*Consigne 1*: Recopiez sans rien changer le passage du texte sur les droits d'auteur qui va de « Au commencement étaient » à « création d'une œuvre. ».
*Consigne 2*:
Répondez à ces questions à partir du texte sur les droits d'auteur :
(a) Selon le texte, que le caractère anonyme de la plupart des créations du Moyen-âge invite-t-il à comprendre ?
(b) Qu'ont exigé les écrivains pour mettre fin au règne des œuvres anonymes ?
(c) Quel double dommage la reproduction anarchique cause-t-elle ?
*Consigne 3*: Traduisez en anglais cette phrase du texte sur les droits d'auteur : « L'invention de l'imprimerie en mécanisant les moyens de reproduction des écrits a permis de fabriquer dans un temps très court un nombre incalculable d'exemplaires. »

Au commencement étaient les écrivains

L'acquisition d'un bien selon les principes du droit suppose un transfert de propriété. Les pratiques sociales depuis le troc jusqu'à l'institution du commerce n'arrêtent pas de montrer le caractère aliénable des objets qu'un individu peut posséder. Ainsi, toute personne en vendant une chose qu'elle détenait, par cet acte, n'en est plus le propriétaire. Cependant, il est des biens qui, en passant d'un possesseur à un autre, ne cesse d'appartenir au patrimoine du premier propriétaire. Paradoxe diriez-vous? Certes, mais dans le domaine de la création les droits d'un acquéreur ne portent que sur l'élément matériel, dit la doctrine. Ces biens d'un autre ordre, issus d'un ensemble de valeurs immatérielles que l'on nomme droits, naissent dès la création d'une œuvre.

Du temps où un être humain ne pouvait pas vivre d'un livre qu'il avait fait ou d'une chanson qu'il avait composée, la mise en circulation d'une œuvre ne représentait pas un danger grave pour un auteur. D'ailleurs le caractère anonyme de la grande majorité des créations au Moyen-âge invite à comprendre que les créateurs ne revendiquaient pas le titre d'auteur. C'est peut-être ce qui explique la liberté qu'avaient les copistes, les troubadours d'enlever, d'ajouter, bref de modifier les œuvres qu'ils recopiaient, récitaient ou interprétaient.

L'invention de l'imprimerie en mécanisant les moyens de reproduction des écrits a permis de fabriquer dans un temps très court un nombre incalculable d'exemplaires. Cette possibilité de multiplier les livres de manière vertigineuse relevait de la compétence des imprimeurs. Il arrivait que plusieurs d'entre eux exerçant leurs activités professionnelles dans des villes ou des régions différentes imprimèrent le même ouvrage. Ainsi, un même titre pouvait se trouver, dans la même période, en plusieurs endroits à la fois. Cette nouvelle réalité de la vie des livres ne laissa pas indifférents les auteurs. En exigeant qu'on mentionne leur nom sur chacune de leurs créations, les écrivains avaient mis fin au règne des œuvres anonymes. Si l'on reconnaissait le titre d'auteur à celui qui écrit le premier un manuscrit, les avantages de sa mise en commerce allaient aux imprimeurs. Cependant, si certains fabriquants de livres publiaient des textes que des auteurs leur ont vendus, d'autres se contentaient de les reproduire frauduleusement. En effet, la volatilité de la version originale due à la reproduction anarchique en inaugurant le piratage systématique cause un double dommage.: un manque à gagner pour celui qui a consenti d'importants débours pour faire un vrai travail éditorial, une dévalorisation de l'original dans le fouillis des multiples copies. Cette situation opposait les imprimeurs entre eux. La gravité des conflits d'intérêt avait permis de poser les problèmes du droit de la mise à disposition du public et de sa durée.

*Extraits de données*:
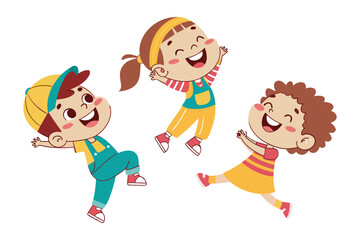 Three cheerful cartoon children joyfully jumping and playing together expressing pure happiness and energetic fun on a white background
* * *
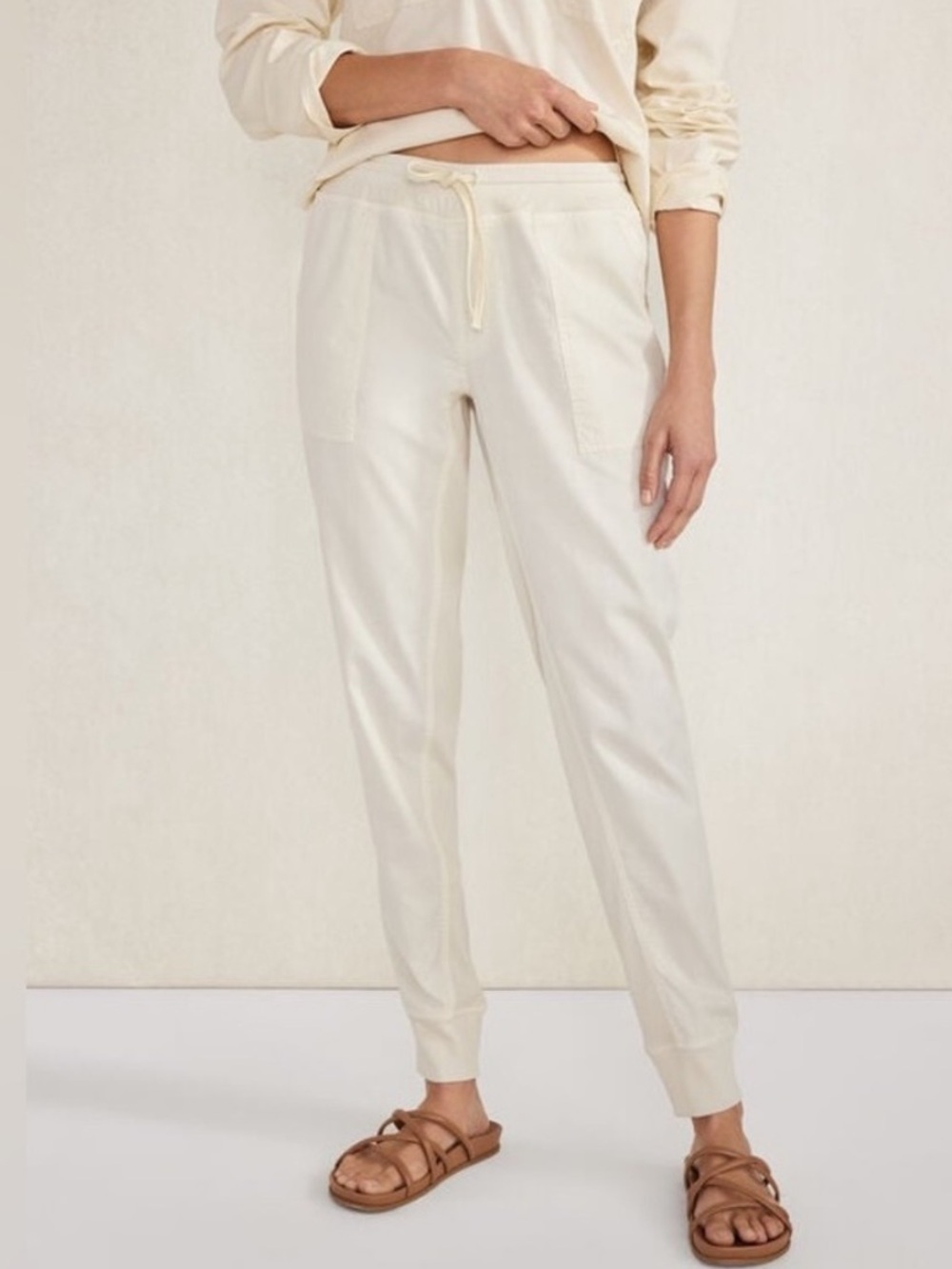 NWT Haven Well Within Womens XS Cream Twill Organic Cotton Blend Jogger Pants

*Réponse attendue 1*:
Au commencement étaient les écrivains

L'acquisition d'un bien selon les principes du droit suppose un transfert de propriété. Les pratiques sociales depuis le troc jusqu'à l'institution du commerce n'arrêtent pas de montrer le caractère aliénable des objets qu'un individu peut posséder. Ainsi, toute personne en vendant une chose qu'elle détenait, par cet acte, n'en est plus le propriétaire. Cependant, il est des biens qui, en passant d'un possesseur à un autre, ne cesse d'appartenir au patrimoine du premier propriétaire. Paradoxe diriez-vous? Certes, mais dans le domaine de la création les droits d'un acquéreur ne portent que sur l'élément matériel, dit la doctrine. Ces biens d'un autre ordre, issus d'un ensemble de valeurs immatérielles que l'on nomme droits, naissent dès la création d'une œuvre.

*Réponse attendue 2*:
(a) Les créateurs ne revendiquaient pas le titre d'auteur.
(b) Ils ont exigé qu'on mentionne leur nom sur chacune de leurs créations.
(c) Un manque à gagner pour celui qui a consenti d'importants débours pour faire un vrai travail éditorial, et une dévalorisation de l'original dans le fouillis des multiples copies.

*Réponse attendue 3*: By mechanizing the means of reproducing written works, the invention of printing made it possible to produce a countless number of copies in a very short time.